EAST ST. LOUIS, Ill. – A former paramedic supervisor in Illinois was convicted of fraud and falsifying narcotics logs after he broke tamper-proof packaging and replaced fentanyl with water and saline.

According to a press release from the U.S. Attorney for Southern Illinois, 40-year old Jason Laut of O’Fallon, Illinois was found guilty of 38 counts by a jury.
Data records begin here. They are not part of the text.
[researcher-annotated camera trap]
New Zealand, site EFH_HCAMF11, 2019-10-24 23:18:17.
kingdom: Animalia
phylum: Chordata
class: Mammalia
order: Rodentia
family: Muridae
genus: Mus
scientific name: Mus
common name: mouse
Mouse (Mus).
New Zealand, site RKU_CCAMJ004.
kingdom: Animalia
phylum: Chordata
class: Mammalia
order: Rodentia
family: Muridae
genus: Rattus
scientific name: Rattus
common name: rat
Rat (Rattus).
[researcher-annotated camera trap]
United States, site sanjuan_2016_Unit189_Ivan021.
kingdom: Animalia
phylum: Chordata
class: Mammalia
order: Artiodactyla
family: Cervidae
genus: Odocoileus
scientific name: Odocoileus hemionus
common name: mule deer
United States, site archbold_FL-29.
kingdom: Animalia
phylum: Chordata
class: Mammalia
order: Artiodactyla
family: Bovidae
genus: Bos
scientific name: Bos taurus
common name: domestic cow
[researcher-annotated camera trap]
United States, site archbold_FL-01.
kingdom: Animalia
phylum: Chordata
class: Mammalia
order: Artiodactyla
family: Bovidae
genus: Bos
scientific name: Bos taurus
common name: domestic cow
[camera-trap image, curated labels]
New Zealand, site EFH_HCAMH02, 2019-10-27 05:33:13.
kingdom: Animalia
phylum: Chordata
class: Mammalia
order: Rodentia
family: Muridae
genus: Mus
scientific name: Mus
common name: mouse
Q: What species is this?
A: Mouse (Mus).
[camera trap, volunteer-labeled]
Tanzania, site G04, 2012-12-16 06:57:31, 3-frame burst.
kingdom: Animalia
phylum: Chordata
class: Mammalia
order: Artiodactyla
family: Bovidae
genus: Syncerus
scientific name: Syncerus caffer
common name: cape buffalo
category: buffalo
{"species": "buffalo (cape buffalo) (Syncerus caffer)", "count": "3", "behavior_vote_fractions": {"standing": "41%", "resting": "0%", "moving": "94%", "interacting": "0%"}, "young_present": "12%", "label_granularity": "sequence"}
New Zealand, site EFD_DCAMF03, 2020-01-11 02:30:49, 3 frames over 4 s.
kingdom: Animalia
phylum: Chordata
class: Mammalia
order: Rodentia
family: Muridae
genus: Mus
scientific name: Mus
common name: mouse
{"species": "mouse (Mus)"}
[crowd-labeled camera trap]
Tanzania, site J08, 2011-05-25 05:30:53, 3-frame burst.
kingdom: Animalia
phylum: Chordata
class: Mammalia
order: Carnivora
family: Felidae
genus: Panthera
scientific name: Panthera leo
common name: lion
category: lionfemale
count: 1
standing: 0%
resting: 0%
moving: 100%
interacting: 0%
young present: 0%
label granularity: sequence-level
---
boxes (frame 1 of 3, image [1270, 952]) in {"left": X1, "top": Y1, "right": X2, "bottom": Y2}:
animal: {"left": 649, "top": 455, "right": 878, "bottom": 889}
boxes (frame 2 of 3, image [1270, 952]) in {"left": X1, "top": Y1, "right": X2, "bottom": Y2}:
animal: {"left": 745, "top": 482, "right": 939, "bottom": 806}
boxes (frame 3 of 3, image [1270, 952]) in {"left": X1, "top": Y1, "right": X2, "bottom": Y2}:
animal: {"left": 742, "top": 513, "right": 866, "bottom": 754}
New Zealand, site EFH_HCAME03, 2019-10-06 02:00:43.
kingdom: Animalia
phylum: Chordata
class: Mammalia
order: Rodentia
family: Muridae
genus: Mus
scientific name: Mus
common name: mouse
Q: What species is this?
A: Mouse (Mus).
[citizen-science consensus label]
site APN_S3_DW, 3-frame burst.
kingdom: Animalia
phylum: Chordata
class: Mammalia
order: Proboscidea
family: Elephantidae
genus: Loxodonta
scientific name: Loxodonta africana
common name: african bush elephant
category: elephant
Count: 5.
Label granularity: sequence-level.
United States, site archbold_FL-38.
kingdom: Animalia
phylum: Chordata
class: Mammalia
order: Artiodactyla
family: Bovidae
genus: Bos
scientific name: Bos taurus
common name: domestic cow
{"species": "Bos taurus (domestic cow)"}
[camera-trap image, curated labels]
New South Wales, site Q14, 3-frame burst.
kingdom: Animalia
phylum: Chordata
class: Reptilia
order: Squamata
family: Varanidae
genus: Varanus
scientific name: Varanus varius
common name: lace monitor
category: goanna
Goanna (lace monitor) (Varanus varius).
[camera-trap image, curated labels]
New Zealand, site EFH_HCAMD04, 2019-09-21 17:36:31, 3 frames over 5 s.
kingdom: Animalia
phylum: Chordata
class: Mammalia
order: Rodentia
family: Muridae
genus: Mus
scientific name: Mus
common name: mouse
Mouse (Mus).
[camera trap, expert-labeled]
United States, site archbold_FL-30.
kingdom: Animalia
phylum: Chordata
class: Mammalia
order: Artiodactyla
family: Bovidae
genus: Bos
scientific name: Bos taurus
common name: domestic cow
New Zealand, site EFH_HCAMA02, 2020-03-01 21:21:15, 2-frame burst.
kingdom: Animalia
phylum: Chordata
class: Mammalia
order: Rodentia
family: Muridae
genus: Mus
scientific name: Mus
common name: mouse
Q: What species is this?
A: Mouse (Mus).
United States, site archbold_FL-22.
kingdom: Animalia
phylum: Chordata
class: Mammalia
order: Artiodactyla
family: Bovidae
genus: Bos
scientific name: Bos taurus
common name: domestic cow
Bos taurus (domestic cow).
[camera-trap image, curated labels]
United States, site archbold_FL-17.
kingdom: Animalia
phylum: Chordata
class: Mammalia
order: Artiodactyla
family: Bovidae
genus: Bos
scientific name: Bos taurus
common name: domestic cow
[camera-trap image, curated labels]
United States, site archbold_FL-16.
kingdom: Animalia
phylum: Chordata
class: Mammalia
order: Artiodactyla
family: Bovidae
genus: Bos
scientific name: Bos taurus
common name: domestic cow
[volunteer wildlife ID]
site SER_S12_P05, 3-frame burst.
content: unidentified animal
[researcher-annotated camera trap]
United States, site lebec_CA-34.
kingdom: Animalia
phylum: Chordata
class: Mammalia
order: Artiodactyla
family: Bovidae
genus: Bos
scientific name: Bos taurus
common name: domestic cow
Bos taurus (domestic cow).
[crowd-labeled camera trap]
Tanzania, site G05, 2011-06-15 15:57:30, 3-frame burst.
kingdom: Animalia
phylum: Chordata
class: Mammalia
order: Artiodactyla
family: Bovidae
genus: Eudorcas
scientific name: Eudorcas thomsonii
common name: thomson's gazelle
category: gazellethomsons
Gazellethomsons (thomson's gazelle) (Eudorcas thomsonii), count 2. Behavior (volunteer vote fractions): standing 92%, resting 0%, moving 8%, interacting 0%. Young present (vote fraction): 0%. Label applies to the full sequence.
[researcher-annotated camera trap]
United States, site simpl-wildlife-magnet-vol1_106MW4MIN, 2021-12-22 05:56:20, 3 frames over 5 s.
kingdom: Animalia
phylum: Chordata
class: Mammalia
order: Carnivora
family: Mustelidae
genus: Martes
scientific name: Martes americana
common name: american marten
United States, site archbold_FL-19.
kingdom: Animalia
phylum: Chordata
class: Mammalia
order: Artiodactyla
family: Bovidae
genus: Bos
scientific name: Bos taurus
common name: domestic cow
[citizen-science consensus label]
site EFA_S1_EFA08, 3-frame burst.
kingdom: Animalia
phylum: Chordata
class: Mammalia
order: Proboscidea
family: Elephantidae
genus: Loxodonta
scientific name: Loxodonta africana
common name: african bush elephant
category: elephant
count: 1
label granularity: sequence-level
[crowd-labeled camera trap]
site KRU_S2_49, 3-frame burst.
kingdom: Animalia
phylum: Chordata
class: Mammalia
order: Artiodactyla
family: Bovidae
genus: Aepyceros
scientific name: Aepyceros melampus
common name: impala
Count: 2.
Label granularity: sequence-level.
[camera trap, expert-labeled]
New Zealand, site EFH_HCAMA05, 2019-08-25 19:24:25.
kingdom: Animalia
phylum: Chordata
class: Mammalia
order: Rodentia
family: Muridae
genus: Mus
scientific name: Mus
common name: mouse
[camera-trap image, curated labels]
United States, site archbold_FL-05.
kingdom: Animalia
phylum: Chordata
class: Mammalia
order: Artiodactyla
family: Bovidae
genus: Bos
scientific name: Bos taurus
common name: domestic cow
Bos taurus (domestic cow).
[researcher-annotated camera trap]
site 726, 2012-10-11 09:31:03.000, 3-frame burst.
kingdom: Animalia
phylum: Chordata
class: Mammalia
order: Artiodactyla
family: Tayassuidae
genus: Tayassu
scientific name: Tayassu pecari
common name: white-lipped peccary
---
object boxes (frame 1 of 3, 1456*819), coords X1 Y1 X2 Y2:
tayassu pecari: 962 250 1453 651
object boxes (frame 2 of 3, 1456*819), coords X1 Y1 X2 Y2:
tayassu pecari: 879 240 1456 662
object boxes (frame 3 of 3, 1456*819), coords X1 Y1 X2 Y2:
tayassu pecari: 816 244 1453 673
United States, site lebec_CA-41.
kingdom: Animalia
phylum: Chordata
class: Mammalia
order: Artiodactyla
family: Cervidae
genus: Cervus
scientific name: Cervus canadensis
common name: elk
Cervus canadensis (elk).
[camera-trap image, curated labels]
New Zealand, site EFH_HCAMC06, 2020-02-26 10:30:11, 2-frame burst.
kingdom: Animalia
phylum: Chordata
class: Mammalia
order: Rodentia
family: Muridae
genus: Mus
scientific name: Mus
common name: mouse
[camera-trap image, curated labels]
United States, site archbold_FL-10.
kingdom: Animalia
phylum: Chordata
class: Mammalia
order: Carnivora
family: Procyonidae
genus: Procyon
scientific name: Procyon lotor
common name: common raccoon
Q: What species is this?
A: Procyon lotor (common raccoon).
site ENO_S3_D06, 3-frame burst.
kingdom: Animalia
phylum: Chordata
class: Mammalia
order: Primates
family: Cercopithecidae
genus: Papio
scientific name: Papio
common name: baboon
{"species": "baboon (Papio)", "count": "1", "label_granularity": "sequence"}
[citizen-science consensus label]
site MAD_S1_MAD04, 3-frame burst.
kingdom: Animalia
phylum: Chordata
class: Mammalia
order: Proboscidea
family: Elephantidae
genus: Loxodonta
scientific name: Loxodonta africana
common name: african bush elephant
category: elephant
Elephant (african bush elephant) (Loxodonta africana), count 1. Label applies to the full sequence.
Counts included wire fraud, making false statements on narcotics logs, tampering with consumer product fentanyl and identity theft.

Evidence showed Laut attempted to conceal the theft of fentanyl and morphine, the release said. Both controlled substances were taken from drug boxes kept in ambulances in the event of giving aid to those who would require the use of either substance in emergency situations.

In addition to stealing fentanyl and morphine, evidence showed Laut falsified narcotics logs given to Memorial Hospital. These logs were used to have a written record of uses for both controlled substances.

The Department of Justice also found Laut used the name of a former doctor at Memorial Hospital to receive additional doses of fentanyl and morphine.

The case first landed on Sparta Police Officer Ralph Jones’ desk several years ago. He said Sparta-based MedStar Ambulance contacted police to investigate when the company realized somebody was tampering with fentanyl on the ambulances.

“It’s very close to home,” said Jones. He added that he knew the defendant through their work as first responders. “This is a small community and it's truly heartbreaking that it had to happen.”

Sparta Police worked with multiple other agencies on the investigation: FBI, Illinois Police, and the DEA, according to a press release from federal prosecutors.

Jones said it was a successful partnership, but a very difficult investigation sorting through all the logs. The paper trail, he said, was the key to finding a suspect.

“This was probably the most complicated case of my 22-year career,” Jones said. “I have never seen a case that had more twists and turns in it.”

Most alarming, Jones said, was the vials that were tampered with remained on ambulances. Investigators worried who may have unknowingly used them later.

“It was awful. That someone the public puts trust in… would contemplate that -- to go through the extremes to hide his crimes, to create fake people and things of that nature, tampering with what they thought was a tamper-proof top,” Jones said.

“The potential of having those tampered vials hit the public, [given to] someone that is in desperate need of pain relief from a motor vehicle accident,” Jones suggested, as an example. “[Laut] cared more about himself and feeding that habit then he did the public.”

In all, Laut was charged with 29 counts of making false statements on narcotics logs, six counts of wire fraud, two counts of aggravated identity theft and one count of tampering with fentanyl.
He will be sentenced in March.

Belleville Memorial Hospital, which serves as the resources hospital for Southwest Illinois EMS Regional System and monitors the activity of many ambulance services in the Metro East offered a statement by email after Laut’s conviction.

“The Southwest Illinois EMS System strives to ensure the safety of its patients as well as the safety of its EMS providers. Monitoring of narcotic utilization is part of the ongoing process and as such Southwest Illinois EMS System staff spent a great deal of time working with multiple law enforcement agencies and the FBI dating back to 2014 in this investigation leading to the conviction of Mr. Laut.”